• Le courrier du dimanche

    Du Campement, le 270 915

    Ma chère Frangine,

    Des hennissements de chevaux
    et le ciel qui se couvre
    on rentre les livres
    on penche les chaises
    on plie les transats
    on referme la porte
    à moitié
    de l'autre on regarde l'orage venir
    on tend la main
    pour disperser les nuages
    avant la tombée de la nuit
    on veut être là
    pour la lune rouge
    finalement la pluie ne tombe pas.
    L'afflux de réfugiés n'est pas une "crise", c'est le début d'un effondrement planétaire, Pablo Servigne dans un article où il décrit les facteurs d'effondrement social, l'environnement en première ligne.
    Comme tu le dis si bien :
    Éviter l'empathie avec la souffrance du vieux monde
    Il est cacochyme à bout de souffle
    Tu as raison, nous arrêterons la machine à détruire.

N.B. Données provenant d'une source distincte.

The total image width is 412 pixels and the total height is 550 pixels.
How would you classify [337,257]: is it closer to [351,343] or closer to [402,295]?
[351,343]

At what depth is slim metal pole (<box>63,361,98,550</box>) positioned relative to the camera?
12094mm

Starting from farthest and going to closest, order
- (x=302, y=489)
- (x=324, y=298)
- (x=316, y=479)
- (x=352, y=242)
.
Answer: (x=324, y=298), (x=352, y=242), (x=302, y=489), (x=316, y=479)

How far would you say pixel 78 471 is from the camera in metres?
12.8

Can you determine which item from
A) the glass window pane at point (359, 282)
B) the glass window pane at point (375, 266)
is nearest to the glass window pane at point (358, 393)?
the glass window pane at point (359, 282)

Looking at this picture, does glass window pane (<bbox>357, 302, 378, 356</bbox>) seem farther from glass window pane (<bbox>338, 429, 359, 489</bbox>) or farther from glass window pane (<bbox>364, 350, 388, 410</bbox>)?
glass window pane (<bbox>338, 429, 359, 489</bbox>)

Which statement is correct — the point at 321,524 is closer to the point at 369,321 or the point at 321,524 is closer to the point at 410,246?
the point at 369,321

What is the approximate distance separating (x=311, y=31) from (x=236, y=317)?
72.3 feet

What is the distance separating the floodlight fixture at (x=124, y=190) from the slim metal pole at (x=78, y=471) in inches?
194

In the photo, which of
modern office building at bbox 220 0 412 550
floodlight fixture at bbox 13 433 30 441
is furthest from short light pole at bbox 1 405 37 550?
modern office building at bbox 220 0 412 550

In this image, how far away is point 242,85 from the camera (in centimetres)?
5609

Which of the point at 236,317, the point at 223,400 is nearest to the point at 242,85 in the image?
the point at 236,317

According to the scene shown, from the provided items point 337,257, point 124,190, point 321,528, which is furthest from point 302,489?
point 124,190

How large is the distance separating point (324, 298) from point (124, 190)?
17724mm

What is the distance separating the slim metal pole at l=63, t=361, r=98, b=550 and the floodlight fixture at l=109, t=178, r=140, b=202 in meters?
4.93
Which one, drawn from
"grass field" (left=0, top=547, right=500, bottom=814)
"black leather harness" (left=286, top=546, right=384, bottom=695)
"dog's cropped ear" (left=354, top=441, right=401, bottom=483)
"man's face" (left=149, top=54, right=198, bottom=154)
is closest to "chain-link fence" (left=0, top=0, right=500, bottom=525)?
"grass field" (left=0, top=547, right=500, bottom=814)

    Dans un film (à voir : Liberté Korkoro de Tony Gatlif), le maire du village donne sa maison à des bohémiens pour qu'ils ne soient pas déportés, quand quelqu'un lui demande pourquoi il fait ça, il répond : Pour faire quelque chose, juste quelque chose.
    C'est une histoire vraie.
    Le monde nouveau a toujours été là, c'est juste qu'il se déploie.
    Ginsberg le squatteur est revenu,
    devenu gros matou il rackette la gamelle de John Pantoufle.
    Nous sommes philosophes par ici : quand il y a des croquettes pour un, il y en a pour deux.
    Il m'arrive souvent de passer une journée sans parler à personne,
    j'emploie ce temps à balayer la cave.
    C'est étrange ce sentiment : savoir qu'il faut partir.
    Le rationnel n'intervient qu'en deuxième lieu, c'est une sensation qui naît d'abord dans l'intuition, dans le senti - ensuite on la justifie.
    J'ai trois mois devant moi pour trier, ranger, empaqueter ma vie.
    Je pense en avoir besoin d'un peu plus pour explorer toutes les possibilités qui s'ouvrent à moi, on dirait un jeu, je suis comme toute ma tribu, curieuse de connaitre la suite du feuilleton.
    A suivre.
    Pour le roman c'est pareil, les préliminaires s'éternisent un peu.
    Pas de poésie en ce moment, j'ai tout donné, je dois nourrir.
    Je lis que toi, tu es comme le monde nouveau, tu te déploies,
    Sista is back !
    Tes poèmes vibrent denses.
    Cela noté, et ce n'est pas qu'une question de vocabulaire, autour de la table ronde, à la cigarette digestive, s'ouvre un débat entre dissidence et résistance.
    Il se clôt sur la citation de Liberté : juste faire quelque chose…
    Prends soin de toi et fais-toi la vie douce.
    Love, Peace, and be Wild.

    Lady Day
    (dissidée)

    Aujourd'hui c'est poésie en pièce jointe

    P.J. J’ai quitté ces pays d’or rouge et d’étendues
    pour des forêts plus proches, des sentiers plus intimes
    des cascades de feuilles et de silence
    abritant le souffle de mes enfants de chair
    abritant un amour à la grâce farouche
    qui tous les soirs
    vient boire à la source.
    Comme les porteurs d’eau, je mesure avec lenteur
    la distance plus grande à chaque pas, chaque perte
    chaque cri, chaque naissance, m’éloignant un peu plus
    de ce que j’ai laissé,
    à mesure que j’avance et m’éloigne de la source
    et que je bois ma vie, le fardeau s’allège ou s’alourdit
    et dans mes paumes je garde
    un peu d’eau et quelques étoiles.